__Goal of the exercise__:
Swap "lily pad" for "lotus leaf" in the records below and write the lines out again, with everything else unchanged. Begin at the line that has "Taking vertical position" and stop after the line that has "[127,275] < [489,256] < [20,162] < [269,3]".

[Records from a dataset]
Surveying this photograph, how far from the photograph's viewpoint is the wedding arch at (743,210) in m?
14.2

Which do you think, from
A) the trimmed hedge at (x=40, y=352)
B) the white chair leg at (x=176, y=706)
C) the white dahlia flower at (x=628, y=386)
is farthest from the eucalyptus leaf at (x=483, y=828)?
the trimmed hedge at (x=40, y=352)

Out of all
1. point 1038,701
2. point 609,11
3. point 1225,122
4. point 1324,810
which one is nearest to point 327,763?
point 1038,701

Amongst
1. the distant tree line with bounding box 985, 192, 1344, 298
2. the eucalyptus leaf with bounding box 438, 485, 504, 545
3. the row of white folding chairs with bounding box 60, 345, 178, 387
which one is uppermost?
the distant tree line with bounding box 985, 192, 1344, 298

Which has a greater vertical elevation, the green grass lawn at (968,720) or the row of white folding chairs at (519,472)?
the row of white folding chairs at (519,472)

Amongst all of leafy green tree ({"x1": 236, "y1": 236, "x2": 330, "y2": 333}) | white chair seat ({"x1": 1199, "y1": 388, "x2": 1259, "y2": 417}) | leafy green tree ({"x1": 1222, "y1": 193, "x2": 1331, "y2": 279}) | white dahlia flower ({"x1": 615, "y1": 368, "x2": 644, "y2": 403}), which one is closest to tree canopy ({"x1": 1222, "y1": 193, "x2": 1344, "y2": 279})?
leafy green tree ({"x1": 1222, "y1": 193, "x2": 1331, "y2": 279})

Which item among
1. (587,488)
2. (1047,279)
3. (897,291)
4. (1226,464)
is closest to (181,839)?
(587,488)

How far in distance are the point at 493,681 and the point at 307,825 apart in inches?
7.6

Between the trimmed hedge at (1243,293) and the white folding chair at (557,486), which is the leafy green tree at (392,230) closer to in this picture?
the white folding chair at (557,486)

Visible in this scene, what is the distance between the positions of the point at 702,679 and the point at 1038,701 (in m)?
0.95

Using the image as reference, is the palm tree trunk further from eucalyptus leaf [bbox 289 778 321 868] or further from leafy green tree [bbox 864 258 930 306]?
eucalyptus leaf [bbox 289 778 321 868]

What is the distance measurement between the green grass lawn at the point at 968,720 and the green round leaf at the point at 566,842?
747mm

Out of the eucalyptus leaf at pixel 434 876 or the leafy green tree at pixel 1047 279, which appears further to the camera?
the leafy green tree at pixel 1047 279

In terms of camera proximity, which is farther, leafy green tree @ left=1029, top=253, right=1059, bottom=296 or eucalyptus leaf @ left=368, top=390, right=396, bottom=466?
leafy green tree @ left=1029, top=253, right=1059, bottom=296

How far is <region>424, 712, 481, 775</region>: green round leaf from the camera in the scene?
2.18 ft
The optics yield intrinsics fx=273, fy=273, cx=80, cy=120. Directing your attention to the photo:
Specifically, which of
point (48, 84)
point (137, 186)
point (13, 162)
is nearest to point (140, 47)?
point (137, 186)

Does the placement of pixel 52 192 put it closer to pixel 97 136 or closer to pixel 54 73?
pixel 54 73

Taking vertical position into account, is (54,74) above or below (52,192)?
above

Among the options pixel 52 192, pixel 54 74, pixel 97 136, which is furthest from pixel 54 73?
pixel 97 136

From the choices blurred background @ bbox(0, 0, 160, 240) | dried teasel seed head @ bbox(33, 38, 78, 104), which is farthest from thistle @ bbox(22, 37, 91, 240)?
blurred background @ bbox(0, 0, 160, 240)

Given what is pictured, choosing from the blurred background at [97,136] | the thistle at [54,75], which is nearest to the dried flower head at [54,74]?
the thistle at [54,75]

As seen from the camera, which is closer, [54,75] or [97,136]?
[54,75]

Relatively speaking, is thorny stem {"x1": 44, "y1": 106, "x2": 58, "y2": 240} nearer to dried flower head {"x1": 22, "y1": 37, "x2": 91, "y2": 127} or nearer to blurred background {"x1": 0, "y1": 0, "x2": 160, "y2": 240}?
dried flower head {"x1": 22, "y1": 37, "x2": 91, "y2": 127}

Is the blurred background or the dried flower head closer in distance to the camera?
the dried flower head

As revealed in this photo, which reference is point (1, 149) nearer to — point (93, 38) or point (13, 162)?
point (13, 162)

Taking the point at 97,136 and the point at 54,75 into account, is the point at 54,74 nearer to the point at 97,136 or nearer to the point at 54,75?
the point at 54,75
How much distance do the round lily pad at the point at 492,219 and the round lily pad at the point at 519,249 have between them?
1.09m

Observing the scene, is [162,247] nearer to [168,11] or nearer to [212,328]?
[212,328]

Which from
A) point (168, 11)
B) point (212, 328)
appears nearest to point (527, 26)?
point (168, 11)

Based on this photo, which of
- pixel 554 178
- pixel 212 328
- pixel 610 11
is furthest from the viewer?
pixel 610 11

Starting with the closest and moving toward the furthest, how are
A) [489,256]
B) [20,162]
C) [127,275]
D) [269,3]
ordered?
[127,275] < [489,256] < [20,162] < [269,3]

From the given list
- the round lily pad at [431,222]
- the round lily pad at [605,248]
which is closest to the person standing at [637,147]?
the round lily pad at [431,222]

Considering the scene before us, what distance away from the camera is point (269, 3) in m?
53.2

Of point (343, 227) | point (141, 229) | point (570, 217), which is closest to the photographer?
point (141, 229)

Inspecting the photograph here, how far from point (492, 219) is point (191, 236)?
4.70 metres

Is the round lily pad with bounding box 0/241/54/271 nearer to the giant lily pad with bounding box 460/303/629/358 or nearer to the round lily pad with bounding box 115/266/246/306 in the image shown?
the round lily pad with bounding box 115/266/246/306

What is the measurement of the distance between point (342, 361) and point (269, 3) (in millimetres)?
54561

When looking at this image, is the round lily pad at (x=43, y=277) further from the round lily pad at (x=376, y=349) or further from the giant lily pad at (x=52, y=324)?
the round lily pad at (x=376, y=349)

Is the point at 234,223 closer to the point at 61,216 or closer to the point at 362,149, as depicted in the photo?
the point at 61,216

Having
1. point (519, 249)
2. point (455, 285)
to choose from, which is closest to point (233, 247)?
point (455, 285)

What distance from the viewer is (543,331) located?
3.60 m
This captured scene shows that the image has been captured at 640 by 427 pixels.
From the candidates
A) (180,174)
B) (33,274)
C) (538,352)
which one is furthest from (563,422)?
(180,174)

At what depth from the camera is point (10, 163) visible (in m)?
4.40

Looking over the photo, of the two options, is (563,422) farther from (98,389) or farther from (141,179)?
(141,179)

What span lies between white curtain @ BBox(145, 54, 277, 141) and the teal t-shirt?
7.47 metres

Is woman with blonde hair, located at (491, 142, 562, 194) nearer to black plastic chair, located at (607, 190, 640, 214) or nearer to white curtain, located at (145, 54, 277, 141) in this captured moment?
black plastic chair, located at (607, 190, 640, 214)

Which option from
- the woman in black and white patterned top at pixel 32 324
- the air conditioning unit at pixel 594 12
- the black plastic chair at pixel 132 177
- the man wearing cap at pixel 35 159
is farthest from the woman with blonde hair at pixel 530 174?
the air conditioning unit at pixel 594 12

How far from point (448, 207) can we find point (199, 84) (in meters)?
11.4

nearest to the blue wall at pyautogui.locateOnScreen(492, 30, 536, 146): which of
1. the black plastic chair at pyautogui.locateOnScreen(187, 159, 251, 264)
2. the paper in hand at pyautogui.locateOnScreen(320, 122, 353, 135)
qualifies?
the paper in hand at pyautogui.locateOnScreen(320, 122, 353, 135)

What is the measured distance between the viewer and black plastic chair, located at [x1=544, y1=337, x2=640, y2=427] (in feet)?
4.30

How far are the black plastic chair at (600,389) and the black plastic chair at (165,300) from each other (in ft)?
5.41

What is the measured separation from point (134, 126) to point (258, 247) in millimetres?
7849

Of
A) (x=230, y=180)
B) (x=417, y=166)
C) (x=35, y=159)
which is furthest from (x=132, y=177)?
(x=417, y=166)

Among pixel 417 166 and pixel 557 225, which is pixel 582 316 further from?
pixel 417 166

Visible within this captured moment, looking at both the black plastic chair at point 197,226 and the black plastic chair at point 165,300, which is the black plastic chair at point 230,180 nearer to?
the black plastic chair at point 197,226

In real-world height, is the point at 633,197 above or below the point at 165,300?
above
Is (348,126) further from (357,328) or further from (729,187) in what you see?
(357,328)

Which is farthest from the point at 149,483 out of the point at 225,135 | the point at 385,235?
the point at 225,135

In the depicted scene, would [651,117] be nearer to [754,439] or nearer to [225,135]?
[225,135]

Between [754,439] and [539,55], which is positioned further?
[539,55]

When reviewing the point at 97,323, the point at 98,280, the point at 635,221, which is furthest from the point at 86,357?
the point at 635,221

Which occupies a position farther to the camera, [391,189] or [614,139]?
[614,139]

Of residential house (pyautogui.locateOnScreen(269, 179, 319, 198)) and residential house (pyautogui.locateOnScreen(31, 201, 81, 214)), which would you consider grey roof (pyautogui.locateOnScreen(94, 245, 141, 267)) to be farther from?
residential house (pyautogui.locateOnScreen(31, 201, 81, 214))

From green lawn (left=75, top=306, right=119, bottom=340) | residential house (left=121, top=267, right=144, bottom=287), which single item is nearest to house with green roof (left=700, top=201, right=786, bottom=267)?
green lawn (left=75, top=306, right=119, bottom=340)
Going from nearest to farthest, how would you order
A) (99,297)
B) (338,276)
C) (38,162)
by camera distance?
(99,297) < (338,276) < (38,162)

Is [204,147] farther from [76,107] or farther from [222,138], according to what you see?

__Result__:
Taking vertical position into account, is (54,74) above or below (52,192)?
above

Among the options pixel 52 192, pixel 54 74, pixel 97 136, which is furthest from pixel 54 73?
pixel 97 136

From the choices blurred background @ bbox(0, 0, 160, 240) | dried teasel seed head @ bbox(33, 38, 78, 104), which is farthest from thistle @ bbox(22, 37, 91, 240)?
blurred background @ bbox(0, 0, 160, 240)

Given what is pictured, choosing from the blurred background at [97,136] | the thistle at [54,75], which is nearest to the dried flower head at [54,74]?
the thistle at [54,75]

As seen from the camera, which is closer, [54,75] or [97,136]?
[54,75]

Relatively speaking, is thorny stem {"x1": 44, "y1": 106, "x2": 58, "y2": 240} nearer to dried flower head {"x1": 22, "y1": 37, "x2": 91, "y2": 127} or nearer to blurred background {"x1": 0, "y1": 0, "x2": 160, "y2": 240}?
dried flower head {"x1": 22, "y1": 37, "x2": 91, "y2": 127}

Is the blurred background or the dried flower head closer in distance to the camera?
the dried flower head

As revealed in this photo, which reference is point (1, 149) nearer to — point (93, 38) or point (13, 162)?
point (13, 162)

Taking the point at 97,136 and the point at 54,75 into account, is the point at 54,74 nearer to the point at 97,136 or nearer to the point at 54,75?
the point at 54,75
How much distance do the round lotus leaf at the point at 492,219 and the round lotus leaf at the point at 519,249 have between them?
1.09m

Observing the scene, is [162,247] nearer to [168,11] or nearer to [212,328]?
[212,328]

Which from
A) point (168, 11)
B) point (212, 328)
appears nearest to point (527, 26)?
point (168, 11)

Based on this photo, which of
- pixel 554 178
- pixel 212 328
- pixel 610 11
is furthest from the viewer?
pixel 610 11

Starting with the closest and moving toward the furthest, how are
A) [489,256]
B) [20,162]
C) [127,275]
D) [269,3]
ordered?
[127,275] < [489,256] < [20,162] < [269,3]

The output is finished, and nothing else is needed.